- Multiple iOS apps found recording users' phone screens while they use the app
- Apps use a technology called Sessions Replay to record user activity
- Details like credit card information and passwords could possibly be exposed without users' knowledge
Imagine harmlessly inputting your credit card information into a trusted application and having it exposed to makers of the app. The digital economy we live in these days compels us to use multiple apps to make online purchases on a daily basis. Be it booking airtickest to ordering groceries, our financial information is out there and we hope it’s protected. However, a recent investigation by TechCrunch has unmasked some disturbing behaviour on part of iOS app developers.
The publication has found that popular iOS apps like those of Air Canada, Hollister and Expedia are using analytics tools to record each and every customer session. The Sessions Replay feature is provided to the developers of these and many other apps by an Israeli startup called Glassbox, which is in the business of user analytics. When developers embed this technology into their apps, they can get away with recording every key tap and swipe made by users. These sessions can sometimes even expose credit card or password information being inputted by users into apps and there is no way of knowing which app is freely exposing such private information.
Some other known users of Glassbox's technology include - Yatra, Hotels.com, Expedia, and Singapore Airlines.

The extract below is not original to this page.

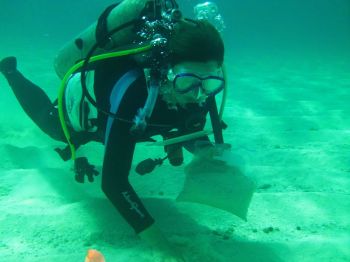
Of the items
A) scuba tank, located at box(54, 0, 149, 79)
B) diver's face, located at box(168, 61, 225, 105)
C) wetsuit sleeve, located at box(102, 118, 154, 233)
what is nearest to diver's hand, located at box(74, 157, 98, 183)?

While the session recording technique is being used by app developers to learn how users interact with their apps, the recording of entire sessions, essentially a screen recording, without the knowledge of users is alarming to say the least. In one instance, TechCrunch found that Air Canada’s iPhone app was not masking its session replays, and hence was exposing users’ credit card details to anyone with access to their database, including employees. The publication too assistance from a mobile expert called The App Analyst and using a man-in-the-middle tool, found that the Air Canada app was sending out unmasked screen recording from a user’s device to servers belonging to Glassbox.
“The App Analyst said that while Hollister and Abercrombie & Fitch sent their session replays to Glassbox, others like Expedia and Hotels.com opted to capture and send session replay data back to a server on their own domain. He said that the data was “mostly obfuscated,” but did see in some cases email addresses and postal codes,” TechCrunch notes in its report.
“Glassbox has a unique capability to reconstruct the mobile application view in a visual format, which is another view of analytics, Glassbox SDK can interact with our customers native app only and technically cannot break the boundary of the app,” a Glassbox spokesperson told TC. The company said it does not have access to the keyboard when it is pulled up while using an app.
Glassbox is not the only app that provides these analytics to app developers. However, it it the developers’ duty to disclose this information to users and also protect it from being easily accessible, but like they say, data is the new oil and companies won’t stop at anything to get their hands on it.